Stitches & Daughters
There’s a scene in ‘Alice Through The Looking Glass’ where Alice walks into a shop owned, I vaguely remember, by a sheep who did knitting (entirely irrelevant to the point I’m making, but it might help you remember the bit I’m talking about.) It is full of the most delightful goodies – beautiful things on shelves up to the ceiling and bright shiny things that she KNOWS are just what she needs. The trouble is that whenever she tries to focus on anything the shelf she’s looking at is suddenly entirely bare (though all around the shop still seems to be full) and Alice finds herself supremely frustrated because she is desperate to buy something lovely.
That’s a bit how I feel when I go into Stitches & Daughters. I want so much to like this shop. From the outside it looks utterly beautiful – a cute little multi-paned window with lovely displays of Emma Bridgewater crocks and pretty greetings cards. I walk in the doorway, where there are some natty pieces of wrapping paper on rails and as I get to the main part of the shop my heart rises. The nice lady always says hello and I think “Today I am going to find something perfect.”
The Buena Vista Social Club are playing gently in background (I have never heard anything else) and all around me I can feel the presence of sparkly, feathery, fluffy, painty things. I’m in the mood to spend. But when I get down to specifics, there’s really nothing that particularly grabs me – not even as a potential present for friends even girlier than I am. There are usually some good quality, solid clothes – individual pieces or short-runs which I would describe as elegant items for ladies-of-a-certain-age – but nothing that truly catches my eye.
There is a glass case full of sparkly jewellery – but if I try to find a single piece on its own that I must have, I’m stumped.
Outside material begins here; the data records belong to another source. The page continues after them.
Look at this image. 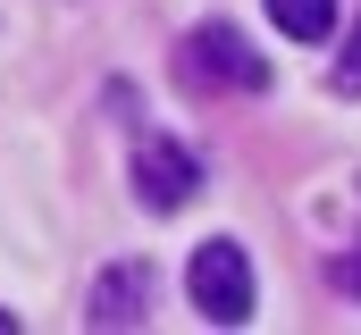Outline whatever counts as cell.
<instances>
[{"label": "cell", "instance_id": "7a4b0ae2", "mask_svg": "<svg viewBox=\"0 0 361 335\" xmlns=\"http://www.w3.org/2000/svg\"><path fill=\"white\" fill-rule=\"evenodd\" d=\"M185 68L202 84H219V92H261L269 68H261V51L235 34V25H193V42H185Z\"/></svg>", "mask_w": 361, "mask_h": 335}, {"label": "cell", "instance_id": "8992f818", "mask_svg": "<svg viewBox=\"0 0 361 335\" xmlns=\"http://www.w3.org/2000/svg\"><path fill=\"white\" fill-rule=\"evenodd\" d=\"M336 92H361V25H353V51L336 59Z\"/></svg>", "mask_w": 361, "mask_h": 335}, {"label": "cell", "instance_id": "6da1fadb", "mask_svg": "<svg viewBox=\"0 0 361 335\" xmlns=\"http://www.w3.org/2000/svg\"><path fill=\"white\" fill-rule=\"evenodd\" d=\"M185 293H193V310L210 327H244L252 319V260H244V244H202L193 268H185Z\"/></svg>", "mask_w": 361, "mask_h": 335}, {"label": "cell", "instance_id": "52a82bcc", "mask_svg": "<svg viewBox=\"0 0 361 335\" xmlns=\"http://www.w3.org/2000/svg\"><path fill=\"white\" fill-rule=\"evenodd\" d=\"M345 285H353V293H361V251H353V260H345Z\"/></svg>", "mask_w": 361, "mask_h": 335}, {"label": "cell", "instance_id": "277c9868", "mask_svg": "<svg viewBox=\"0 0 361 335\" xmlns=\"http://www.w3.org/2000/svg\"><path fill=\"white\" fill-rule=\"evenodd\" d=\"M143 319V268H109L92 285V327H135Z\"/></svg>", "mask_w": 361, "mask_h": 335}, {"label": "cell", "instance_id": "5b68a950", "mask_svg": "<svg viewBox=\"0 0 361 335\" xmlns=\"http://www.w3.org/2000/svg\"><path fill=\"white\" fill-rule=\"evenodd\" d=\"M277 34H294V42H319L328 25H336V0H269Z\"/></svg>", "mask_w": 361, "mask_h": 335}, {"label": "cell", "instance_id": "3957f363", "mask_svg": "<svg viewBox=\"0 0 361 335\" xmlns=\"http://www.w3.org/2000/svg\"><path fill=\"white\" fill-rule=\"evenodd\" d=\"M135 193L152 201V210H185L193 193H202V168L185 143H143V160H135Z\"/></svg>", "mask_w": 361, "mask_h": 335}, {"label": "cell", "instance_id": "ba28073f", "mask_svg": "<svg viewBox=\"0 0 361 335\" xmlns=\"http://www.w3.org/2000/svg\"><path fill=\"white\" fill-rule=\"evenodd\" d=\"M8 327H17V319H8V310H0V335H8Z\"/></svg>", "mask_w": 361, "mask_h": 335}]
</instances>
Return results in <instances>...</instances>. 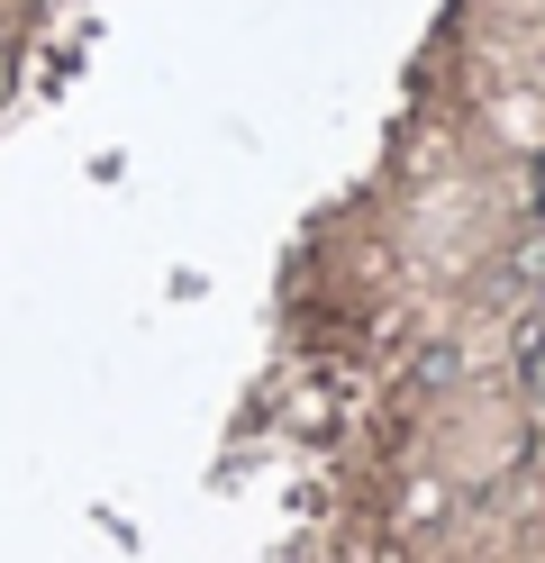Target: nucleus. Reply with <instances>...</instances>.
Instances as JSON below:
<instances>
[{
	"mask_svg": "<svg viewBox=\"0 0 545 563\" xmlns=\"http://www.w3.org/2000/svg\"><path fill=\"white\" fill-rule=\"evenodd\" d=\"M536 209H545V173H536Z\"/></svg>",
	"mask_w": 545,
	"mask_h": 563,
	"instance_id": "obj_1",
	"label": "nucleus"
}]
</instances>
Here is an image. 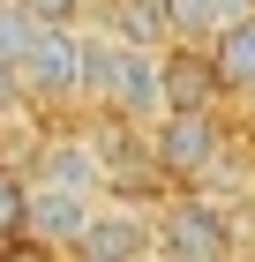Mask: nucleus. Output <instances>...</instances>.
<instances>
[{
    "label": "nucleus",
    "mask_w": 255,
    "mask_h": 262,
    "mask_svg": "<svg viewBox=\"0 0 255 262\" xmlns=\"http://www.w3.org/2000/svg\"><path fill=\"white\" fill-rule=\"evenodd\" d=\"M23 90L45 105H75L83 98V23H45L30 60H23Z\"/></svg>",
    "instance_id": "1"
},
{
    "label": "nucleus",
    "mask_w": 255,
    "mask_h": 262,
    "mask_svg": "<svg viewBox=\"0 0 255 262\" xmlns=\"http://www.w3.org/2000/svg\"><path fill=\"white\" fill-rule=\"evenodd\" d=\"M165 240H158V217L135 210V202H105L90 232L75 240V262H158Z\"/></svg>",
    "instance_id": "2"
},
{
    "label": "nucleus",
    "mask_w": 255,
    "mask_h": 262,
    "mask_svg": "<svg viewBox=\"0 0 255 262\" xmlns=\"http://www.w3.org/2000/svg\"><path fill=\"white\" fill-rule=\"evenodd\" d=\"M158 240L173 262H233V217L210 210L203 195H180L165 217H158Z\"/></svg>",
    "instance_id": "3"
},
{
    "label": "nucleus",
    "mask_w": 255,
    "mask_h": 262,
    "mask_svg": "<svg viewBox=\"0 0 255 262\" xmlns=\"http://www.w3.org/2000/svg\"><path fill=\"white\" fill-rule=\"evenodd\" d=\"M218 150H225V135H218L210 113H165V120L150 127V158L173 172V180H195V172H210Z\"/></svg>",
    "instance_id": "4"
},
{
    "label": "nucleus",
    "mask_w": 255,
    "mask_h": 262,
    "mask_svg": "<svg viewBox=\"0 0 255 262\" xmlns=\"http://www.w3.org/2000/svg\"><path fill=\"white\" fill-rule=\"evenodd\" d=\"M38 187H60V195H83V202H105V187H113L105 150H98V142H83V135L45 142V158H38Z\"/></svg>",
    "instance_id": "5"
},
{
    "label": "nucleus",
    "mask_w": 255,
    "mask_h": 262,
    "mask_svg": "<svg viewBox=\"0 0 255 262\" xmlns=\"http://www.w3.org/2000/svg\"><path fill=\"white\" fill-rule=\"evenodd\" d=\"M98 210H105V202H83V195H60V187H38V180H30V240L75 255V240L90 232Z\"/></svg>",
    "instance_id": "6"
},
{
    "label": "nucleus",
    "mask_w": 255,
    "mask_h": 262,
    "mask_svg": "<svg viewBox=\"0 0 255 262\" xmlns=\"http://www.w3.org/2000/svg\"><path fill=\"white\" fill-rule=\"evenodd\" d=\"M165 23L188 38H233L240 23H255V0H165Z\"/></svg>",
    "instance_id": "7"
},
{
    "label": "nucleus",
    "mask_w": 255,
    "mask_h": 262,
    "mask_svg": "<svg viewBox=\"0 0 255 262\" xmlns=\"http://www.w3.org/2000/svg\"><path fill=\"white\" fill-rule=\"evenodd\" d=\"M113 82H120L113 23H83V105H113Z\"/></svg>",
    "instance_id": "8"
},
{
    "label": "nucleus",
    "mask_w": 255,
    "mask_h": 262,
    "mask_svg": "<svg viewBox=\"0 0 255 262\" xmlns=\"http://www.w3.org/2000/svg\"><path fill=\"white\" fill-rule=\"evenodd\" d=\"M210 68H218V90H255V23L210 45Z\"/></svg>",
    "instance_id": "9"
},
{
    "label": "nucleus",
    "mask_w": 255,
    "mask_h": 262,
    "mask_svg": "<svg viewBox=\"0 0 255 262\" xmlns=\"http://www.w3.org/2000/svg\"><path fill=\"white\" fill-rule=\"evenodd\" d=\"M45 23L23 8V0H0V75H23V60H30V45H38Z\"/></svg>",
    "instance_id": "10"
},
{
    "label": "nucleus",
    "mask_w": 255,
    "mask_h": 262,
    "mask_svg": "<svg viewBox=\"0 0 255 262\" xmlns=\"http://www.w3.org/2000/svg\"><path fill=\"white\" fill-rule=\"evenodd\" d=\"M30 232V180H15V172H0V247L23 240Z\"/></svg>",
    "instance_id": "11"
},
{
    "label": "nucleus",
    "mask_w": 255,
    "mask_h": 262,
    "mask_svg": "<svg viewBox=\"0 0 255 262\" xmlns=\"http://www.w3.org/2000/svg\"><path fill=\"white\" fill-rule=\"evenodd\" d=\"M23 8H30L38 23H75V8H83V0H23Z\"/></svg>",
    "instance_id": "12"
},
{
    "label": "nucleus",
    "mask_w": 255,
    "mask_h": 262,
    "mask_svg": "<svg viewBox=\"0 0 255 262\" xmlns=\"http://www.w3.org/2000/svg\"><path fill=\"white\" fill-rule=\"evenodd\" d=\"M158 262H173V255H158Z\"/></svg>",
    "instance_id": "13"
}]
</instances>
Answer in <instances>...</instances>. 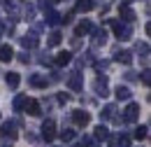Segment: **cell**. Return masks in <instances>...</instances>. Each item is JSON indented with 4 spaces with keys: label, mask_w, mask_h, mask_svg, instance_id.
<instances>
[{
    "label": "cell",
    "mask_w": 151,
    "mask_h": 147,
    "mask_svg": "<svg viewBox=\"0 0 151 147\" xmlns=\"http://www.w3.org/2000/svg\"><path fill=\"white\" fill-rule=\"evenodd\" d=\"M137 114H139V105H137V103H130V105L126 108L123 122H135V119H137Z\"/></svg>",
    "instance_id": "cell-3"
},
{
    "label": "cell",
    "mask_w": 151,
    "mask_h": 147,
    "mask_svg": "<svg viewBox=\"0 0 151 147\" xmlns=\"http://www.w3.org/2000/svg\"><path fill=\"white\" fill-rule=\"evenodd\" d=\"M68 98H70V96H68V93H58V100H60V103H65V100H68Z\"/></svg>",
    "instance_id": "cell-30"
},
{
    "label": "cell",
    "mask_w": 151,
    "mask_h": 147,
    "mask_svg": "<svg viewBox=\"0 0 151 147\" xmlns=\"http://www.w3.org/2000/svg\"><path fill=\"white\" fill-rule=\"evenodd\" d=\"M30 84H33V87H47V77L33 75V77H30Z\"/></svg>",
    "instance_id": "cell-15"
},
{
    "label": "cell",
    "mask_w": 151,
    "mask_h": 147,
    "mask_svg": "<svg viewBox=\"0 0 151 147\" xmlns=\"http://www.w3.org/2000/svg\"><path fill=\"white\" fill-rule=\"evenodd\" d=\"M40 7H42L44 12H49V9H51V0H40Z\"/></svg>",
    "instance_id": "cell-28"
},
{
    "label": "cell",
    "mask_w": 151,
    "mask_h": 147,
    "mask_svg": "<svg viewBox=\"0 0 151 147\" xmlns=\"http://www.w3.org/2000/svg\"><path fill=\"white\" fill-rule=\"evenodd\" d=\"M0 133H2L5 138L9 135V140H14V138H17V124H14V122H7V124H2V131H0Z\"/></svg>",
    "instance_id": "cell-4"
},
{
    "label": "cell",
    "mask_w": 151,
    "mask_h": 147,
    "mask_svg": "<svg viewBox=\"0 0 151 147\" xmlns=\"http://www.w3.org/2000/svg\"><path fill=\"white\" fill-rule=\"evenodd\" d=\"M72 119H75V124H77V126H86V124H88V112L75 110V114H72Z\"/></svg>",
    "instance_id": "cell-5"
},
{
    "label": "cell",
    "mask_w": 151,
    "mask_h": 147,
    "mask_svg": "<svg viewBox=\"0 0 151 147\" xmlns=\"http://www.w3.org/2000/svg\"><path fill=\"white\" fill-rule=\"evenodd\" d=\"M28 112H30L33 117H37V114H40V103H37V100H30V103H28Z\"/></svg>",
    "instance_id": "cell-21"
},
{
    "label": "cell",
    "mask_w": 151,
    "mask_h": 147,
    "mask_svg": "<svg viewBox=\"0 0 151 147\" xmlns=\"http://www.w3.org/2000/svg\"><path fill=\"white\" fill-rule=\"evenodd\" d=\"M60 33H58V31H54V33H51V35H49V47H56V44H60Z\"/></svg>",
    "instance_id": "cell-16"
},
{
    "label": "cell",
    "mask_w": 151,
    "mask_h": 147,
    "mask_svg": "<svg viewBox=\"0 0 151 147\" xmlns=\"http://www.w3.org/2000/svg\"><path fill=\"white\" fill-rule=\"evenodd\" d=\"M93 37H95V44H105V40H107V33H105V31H95Z\"/></svg>",
    "instance_id": "cell-18"
},
{
    "label": "cell",
    "mask_w": 151,
    "mask_h": 147,
    "mask_svg": "<svg viewBox=\"0 0 151 147\" xmlns=\"http://www.w3.org/2000/svg\"><path fill=\"white\" fill-rule=\"evenodd\" d=\"M114 105H107V108H105V112H102V117H105V119H114Z\"/></svg>",
    "instance_id": "cell-25"
},
{
    "label": "cell",
    "mask_w": 151,
    "mask_h": 147,
    "mask_svg": "<svg viewBox=\"0 0 151 147\" xmlns=\"http://www.w3.org/2000/svg\"><path fill=\"white\" fill-rule=\"evenodd\" d=\"M26 103H28V98H26V96H19V98L14 100V110H21V108H23Z\"/></svg>",
    "instance_id": "cell-24"
},
{
    "label": "cell",
    "mask_w": 151,
    "mask_h": 147,
    "mask_svg": "<svg viewBox=\"0 0 151 147\" xmlns=\"http://www.w3.org/2000/svg\"><path fill=\"white\" fill-rule=\"evenodd\" d=\"M116 98L119 100H128L130 98V89L128 87H116Z\"/></svg>",
    "instance_id": "cell-12"
},
{
    "label": "cell",
    "mask_w": 151,
    "mask_h": 147,
    "mask_svg": "<svg viewBox=\"0 0 151 147\" xmlns=\"http://www.w3.org/2000/svg\"><path fill=\"white\" fill-rule=\"evenodd\" d=\"M47 21H49L51 26H56L58 21H60V14H56V12H51V9H49V12H47Z\"/></svg>",
    "instance_id": "cell-20"
},
{
    "label": "cell",
    "mask_w": 151,
    "mask_h": 147,
    "mask_svg": "<svg viewBox=\"0 0 151 147\" xmlns=\"http://www.w3.org/2000/svg\"><path fill=\"white\" fill-rule=\"evenodd\" d=\"M93 31V26L88 23V21H84V23H79V28H77V35H81V33H91Z\"/></svg>",
    "instance_id": "cell-19"
},
{
    "label": "cell",
    "mask_w": 151,
    "mask_h": 147,
    "mask_svg": "<svg viewBox=\"0 0 151 147\" xmlns=\"http://www.w3.org/2000/svg\"><path fill=\"white\" fill-rule=\"evenodd\" d=\"M147 126H137V129H135V138H137V140H144V138H147Z\"/></svg>",
    "instance_id": "cell-22"
},
{
    "label": "cell",
    "mask_w": 151,
    "mask_h": 147,
    "mask_svg": "<svg viewBox=\"0 0 151 147\" xmlns=\"http://www.w3.org/2000/svg\"><path fill=\"white\" fill-rule=\"evenodd\" d=\"M130 145V138L128 135H119V138H112V147H128Z\"/></svg>",
    "instance_id": "cell-9"
},
{
    "label": "cell",
    "mask_w": 151,
    "mask_h": 147,
    "mask_svg": "<svg viewBox=\"0 0 151 147\" xmlns=\"http://www.w3.org/2000/svg\"><path fill=\"white\" fill-rule=\"evenodd\" d=\"M70 87H72V89H81V79H79V75H72V77H70Z\"/></svg>",
    "instance_id": "cell-23"
},
{
    "label": "cell",
    "mask_w": 151,
    "mask_h": 147,
    "mask_svg": "<svg viewBox=\"0 0 151 147\" xmlns=\"http://www.w3.org/2000/svg\"><path fill=\"white\" fill-rule=\"evenodd\" d=\"M75 9L77 12H88V9H93V0H79Z\"/></svg>",
    "instance_id": "cell-10"
},
{
    "label": "cell",
    "mask_w": 151,
    "mask_h": 147,
    "mask_svg": "<svg viewBox=\"0 0 151 147\" xmlns=\"http://www.w3.org/2000/svg\"><path fill=\"white\" fill-rule=\"evenodd\" d=\"M123 19H126V21L130 23L132 19H135V12H132V9H128V7H123Z\"/></svg>",
    "instance_id": "cell-26"
},
{
    "label": "cell",
    "mask_w": 151,
    "mask_h": 147,
    "mask_svg": "<svg viewBox=\"0 0 151 147\" xmlns=\"http://www.w3.org/2000/svg\"><path fill=\"white\" fill-rule=\"evenodd\" d=\"M95 91H98V96H107V79H98L95 82Z\"/></svg>",
    "instance_id": "cell-11"
},
{
    "label": "cell",
    "mask_w": 151,
    "mask_h": 147,
    "mask_svg": "<svg viewBox=\"0 0 151 147\" xmlns=\"http://www.w3.org/2000/svg\"><path fill=\"white\" fill-rule=\"evenodd\" d=\"M112 26H114V33H116V37H119V40H130L132 28L128 26V23H121V21H112Z\"/></svg>",
    "instance_id": "cell-1"
},
{
    "label": "cell",
    "mask_w": 151,
    "mask_h": 147,
    "mask_svg": "<svg viewBox=\"0 0 151 147\" xmlns=\"http://www.w3.org/2000/svg\"><path fill=\"white\" fill-rule=\"evenodd\" d=\"M19 75L17 73H7V84H9V87H12V89H17V87H19Z\"/></svg>",
    "instance_id": "cell-14"
},
{
    "label": "cell",
    "mask_w": 151,
    "mask_h": 147,
    "mask_svg": "<svg viewBox=\"0 0 151 147\" xmlns=\"http://www.w3.org/2000/svg\"><path fill=\"white\" fill-rule=\"evenodd\" d=\"M21 44L23 47H37V35L35 33H26V35L21 37Z\"/></svg>",
    "instance_id": "cell-6"
},
{
    "label": "cell",
    "mask_w": 151,
    "mask_h": 147,
    "mask_svg": "<svg viewBox=\"0 0 151 147\" xmlns=\"http://www.w3.org/2000/svg\"><path fill=\"white\" fill-rule=\"evenodd\" d=\"M60 138H63V140H72V138H75V131H70V129L60 131Z\"/></svg>",
    "instance_id": "cell-27"
},
{
    "label": "cell",
    "mask_w": 151,
    "mask_h": 147,
    "mask_svg": "<svg viewBox=\"0 0 151 147\" xmlns=\"http://www.w3.org/2000/svg\"><path fill=\"white\" fill-rule=\"evenodd\" d=\"M107 135H109V133H107V129H105L102 124H100V126H95V138H98V140H105Z\"/></svg>",
    "instance_id": "cell-17"
},
{
    "label": "cell",
    "mask_w": 151,
    "mask_h": 147,
    "mask_svg": "<svg viewBox=\"0 0 151 147\" xmlns=\"http://www.w3.org/2000/svg\"><path fill=\"white\" fill-rule=\"evenodd\" d=\"M14 58V49L9 44H2L0 47V61H12Z\"/></svg>",
    "instance_id": "cell-7"
},
{
    "label": "cell",
    "mask_w": 151,
    "mask_h": 147,
    "mask_svg": "<svg viewBox=\"0 0 151 147\" xmlns=\"http://www.w3.org/2000/svg\"><path fill=\"white\" fill-rule=\"evenodd\" d=\"M114 58H116V61H121V63H130V61H132V54H130V52H116Z\"/></svg>",
    "instance_id": "cell-13"
},
{
    "label": "cell",
    "mask_w": 151,
    "mask_h": 147,
    "mask_svg": "<svg viewBox=\"0 0 151 147\" xmlns=\"http://www.w3.org/2000/svg\"><path fill=\"white\" fill-rule=\"evenodd\" d=\"M142 82H144V84H149V70H144V73H142Z\"/></svg>",
    "instance_id": "cell-29"
},
{
    "label": "cell",
    "mask_w": 151,
    "mask_h": 147,
    "mask_svg": "<svg viewBox=\"0 0 151 147\" xmlns=\"http://www.w3.org/2000/svg\"><path fill=\"white\" fill-rule=\"evenodd\" d=\"M54 135H56V131H54V122L47 119V122L42 124V138L49 143V140H54Z\"/></svg>",
    "instance_id": "cell-2"
},
{
    "label": "cell",
    "mask_w": 151,
    "mask_h": 147,
    "mask_svg": "<svg viewBox=\"0 0 151 147\" xmlns=\"http://www.w3.org/2000/svg\"><path fill=\"white\" fill-rule=\"evenodd\" d=\"M72 61V54L70 52H60V54L56 56V65H68Z\"/></svg>",
    "instance_id": "cell-8"
}]
</instances>
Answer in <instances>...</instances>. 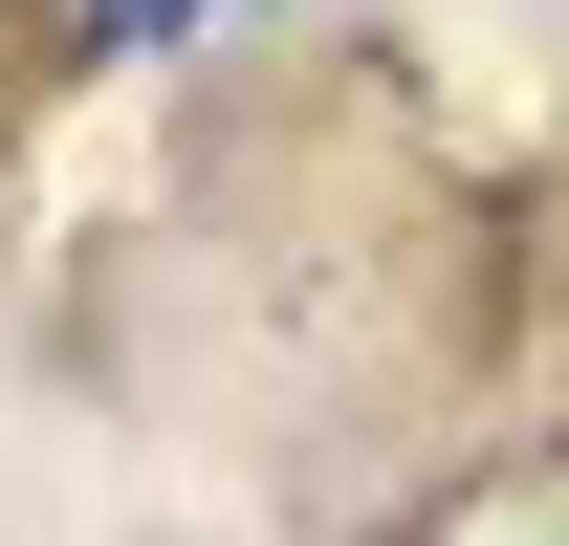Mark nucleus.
<instances>
[{
	"instance_id": "nucleus-1",
	"label": "nucleus",
	"mask_w": 569,
	"mask_h": 546,
	"mask_svg": "<svg viewBox=\"0 0 569 546\" xmlns=\"http://www.w3.org/2000/svg\"><path fill=\"white\" fill-rule=\"evenodd\" d=\"M176 22H198V0H110V44H176Z\"/></svg>"
}]
</instances>
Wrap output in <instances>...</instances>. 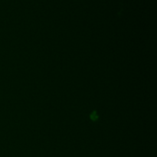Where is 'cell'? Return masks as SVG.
<instances>
[{
	"mask_svg": "<svg viewBox=\"0 0 157 157\" xmlns=\"http://www.w3.org/2000/svg\"><path fill=\"white\" fill-rule=\"evenodd\" d=\"M98 114H97V113L95 111L94 112V113H92L91 115H90V118H91L93 121H96V120L98 119Z\"/></svg>",
	"mask_w": 157,
	"mask_h": 157,
	"instance_id": "obj_1",
	"label": "cell"
}]
</instances>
There’s the odd antique – usually a pretty kitchen or household item – but nothing I really want enough to move something out to make a home for. Some of the toys for well-heeled kiddies are fun – including some pretty china plates, and there are some rather nice little leather bootees – presumably christening or First Birthday gifts – but still – nothing that I really need or want.
In the end I find myself having to wish the lady a polite “thank you” and beating a blushing retreat. This is a lovely shop. What’s wrong with me that I can’t find anything I want to buy in it? Am I trying too hard?
I am pleased to say that SOMEBODY must like the goods in Stitches & Daughters because it’s been there a long while and shows all the signs of being prosperous. Long may it continue to be so. I’m going to keep going in there and one day, maybe one day, I’m going to buy something.